Ör’ün aracın bagajında öldüğü değerlendirildi ancak ceset bulunamadığını için çiftlik yolunda mı, yoksa çiftlikte mi öldüğü tam olarak belirlenemedi.
Ekiplerin çalışmasıyla gözaltına alınan sanıklar Işık Eren, 57 yaşındaki Ahmet Toraman, 30 yaşındaki Bahadır Toraman, 57 yaşındaki Ceyhun Azak, Emrah Dakal ve 37 yaşındaki Ferdi Gün tutuklanarak cezaevine gönderildi.
İş insanı Nurhan Ör’ün öldürülmesiyle ilgili Kocaeli Cumhuriyet Başsavcılığı’nın hazırladığı iddianame de tamamlandı.
Sanıklardan Ceyhun Azak, Ferdi Gün ve Ahmet Toraman’ın olaydan bir gün önce satır, koli bandı, poşet, rulo elektrik kablosu, naylon muşamba, koruyucu tulum giysisi, yüz siperliği, eldiven, varil ve kimyasal madde gibi malzemeler satın alarak hazırlık yaptığı tespit edildi.
İddianamede yer alan sanıklar Ceyhun Azak ve Ferdi Gün’ün ifadelerinde olayın Işık Eren tarafından planlandığını söylediği, Nurhan Ör’ün İstanbul’daki galeride Emrah Dakal tarafından başına sopayla vurularak bayıltıldıktan sonra el ve ayakları bağlanarak halıya sarıldığı anlatıldı.
Bayıltılan Ör’ün galeriye gelen Ferdi Gün ve Ceyhun Azak tarafından halıya sarılıp aracın bagajına konduğunu anlatan sanıklar bu şekilde Kocaeli’nin Kartepe ilçesine bağlı Ketenciler köyündeki çiftliğe getirildiğini söyledi. Çiftlikte Ceyhun Azak tarafından balta ile Ör’ün cesedinin parçalara ayrıldığını söyleyen sanıklar cesedin parçalarını kimyasal maddeyle dolu bir varile koyduklarını, olayda kullandıkları eşyaları da yaktıklarını itiraf etti.

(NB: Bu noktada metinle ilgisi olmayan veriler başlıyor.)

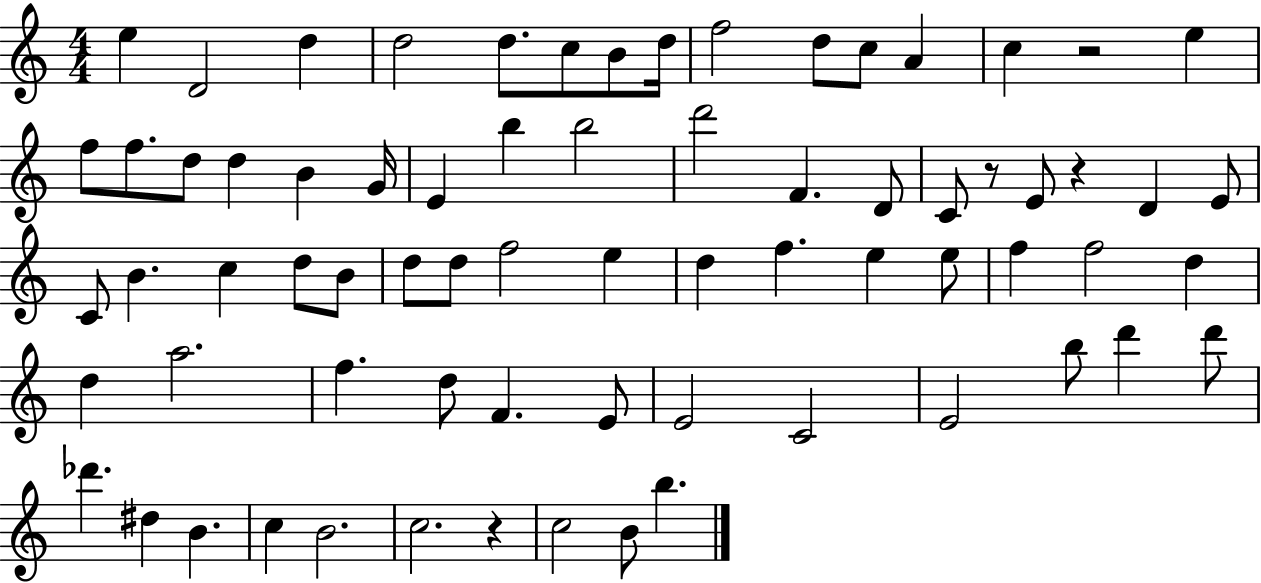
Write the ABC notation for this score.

X:1
T:Untitled
M:4/4
L:1/4
K:C
e D2 d d2 d/2 c/2 B/2 d/4 f2 d/2 c/2 A c z2 e f/2 f/2 d/2 d B G/4 E b b2 d'2 F D/2 C/2 z/2 E/2 z D E/2 C/2 B c d/2 B/2 d/2 d/2 f2 e d f e e/2 f f2 d d a2 f d/2 F E/2 E2 C2 E2 b/2 d' d'/2 _d' ^d B c B2 c2 z c2 B/2 b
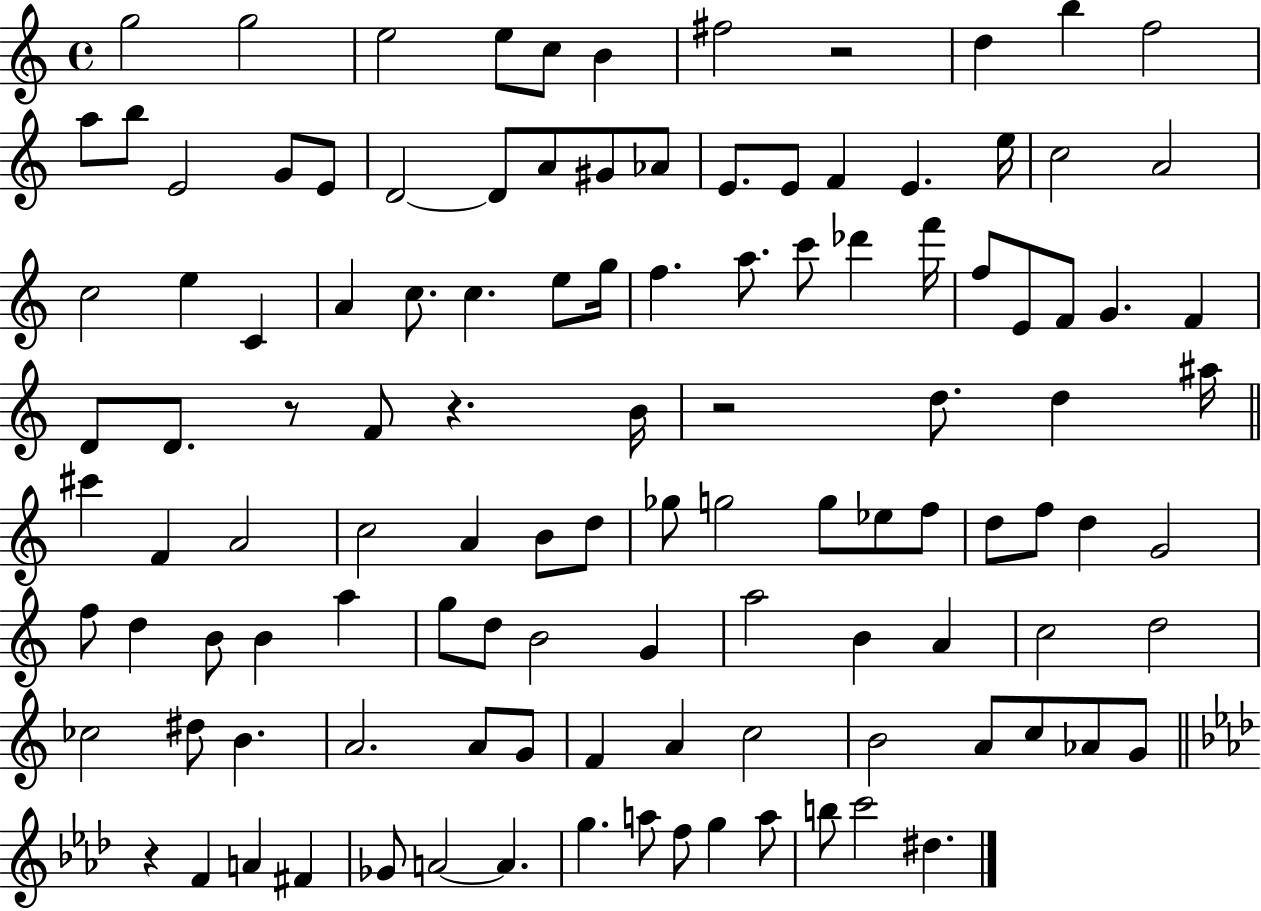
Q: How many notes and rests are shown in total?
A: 115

İddianameyi hazırlayan Cumhuriyet savcısının değerlendirmesinde Nurhan Ör’ün cesedinin içinde çeşitli kimyasal maddeler bulunan varillerde eritildiğinin Ceyhun Azak ve Ferdi Gün’ün beyanlarından anlaşıldığı, olay yerinde Ör’e ait DNA bulunmasına rağmen cesede ulaşılamamasının hayatın olağan akışına aykırı olmadığı yazıldı.
Sadece cesedin bulunamamasının Ör’ün öldürülmediği anlamına gelmeyeceği, her öldürme olayında cezalandırmanın cesedin bulunması şartına bağlanmasının hukuken ve fiilen mümkün olmayacağı vurgulandı.

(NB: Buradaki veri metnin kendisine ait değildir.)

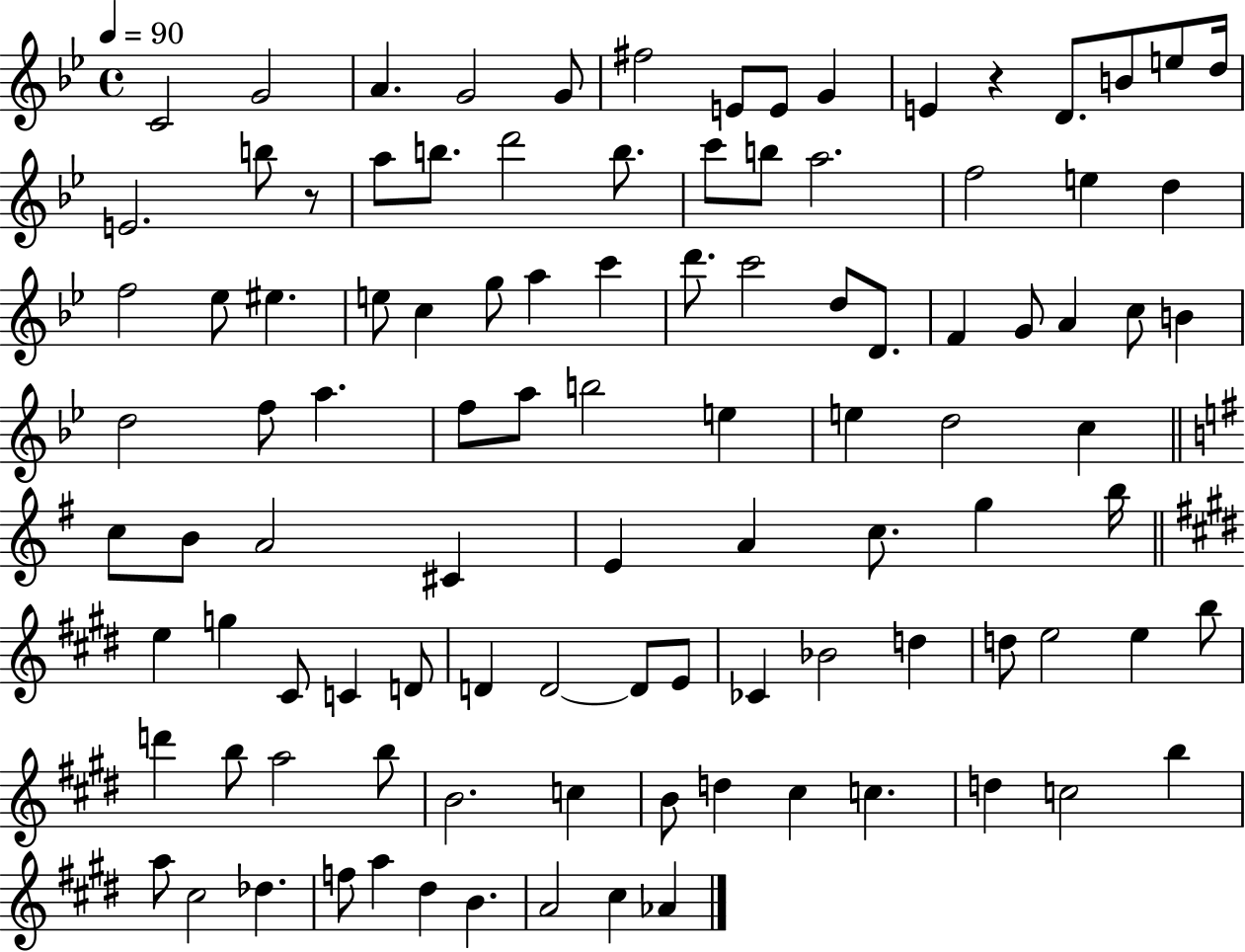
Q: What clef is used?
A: treble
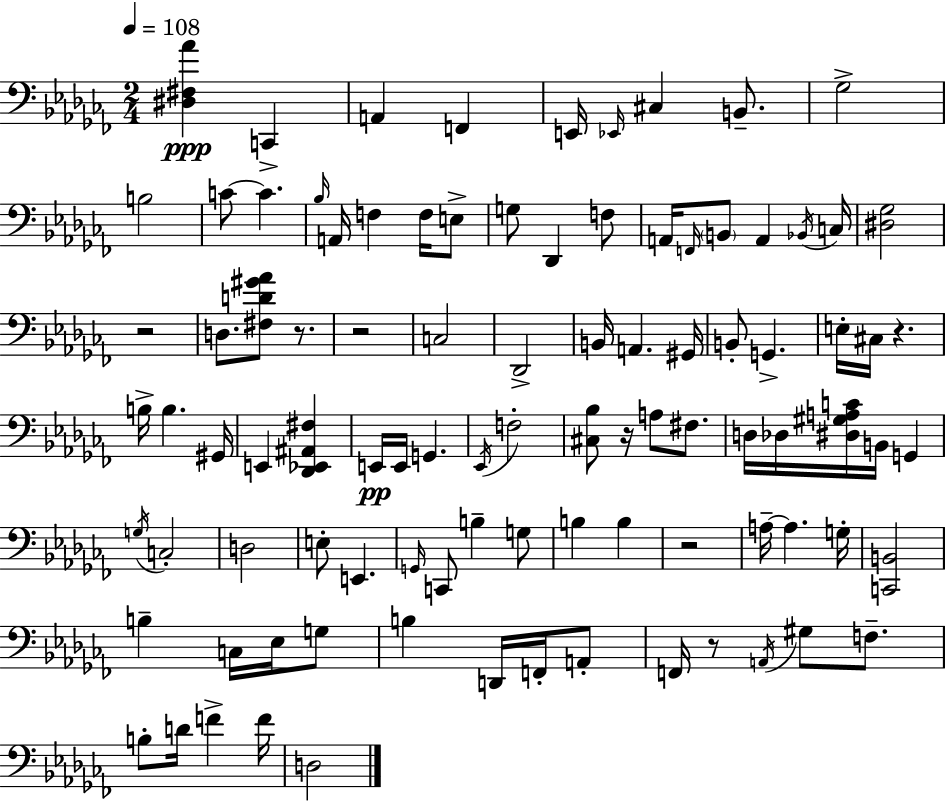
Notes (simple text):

[D#3,F#3,Ab4]/q C2/q A2/q F2/q E2/s Eb2/s C#3/q B2/e. Gb3/h B3/h C4/e C4/q. Bb3/s A2/s F3/q F3/s E3/e G3/e Db2/q F3/e A2/s F2/s B2/e A2/q Bb2/s C3/s [D#3,Gb3]/h R/h D3/e. [F#3,D4,G#4,Ab4]/e R/e. R/h C3/h Db2/h B2/s A2/q. G#2/s B2/e G2/q. E3/s C#3/s R/q. B3/s B3/q. G#2/s E2/q [Db2,Eb2,A#2,F#3]/q E2/s E2/s G2/q. Eb2/s F3/h [C#3,Bb3]/e R/s A3/e F#3/e. D3/s Db3/s [D#3,G#3,A3,C4]/s B2/s G2/q G3/s C3/h D3/h E3/e E2/q. G2/s C2/e B3/q G3/e B3/q B3/q R/h A3/s A3/q. G3/s [C2,B2]/h B3/q C3/s Eb3/s G3/e B3/q D2/s F2/s A2/e F2/s R/e A2/s G#3/e F3/e. B3/e D4/s F4/q F4/s D3/h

Sanıkların birden fazla kişi ile silahla maktulü hürriyetinden yoksun kıldıkları, tasarlayarak suçu gizlemek, başka bir suçun delillerini gizlemek ya da yakalanmamak için maktulü öldürdükleri belirtilen iddianamede tüm sanıkların ‘tasarlayarak kasten öldürme’ suçundan ağırlaştırılmış müebbet hapisle cezalandırılması istendi.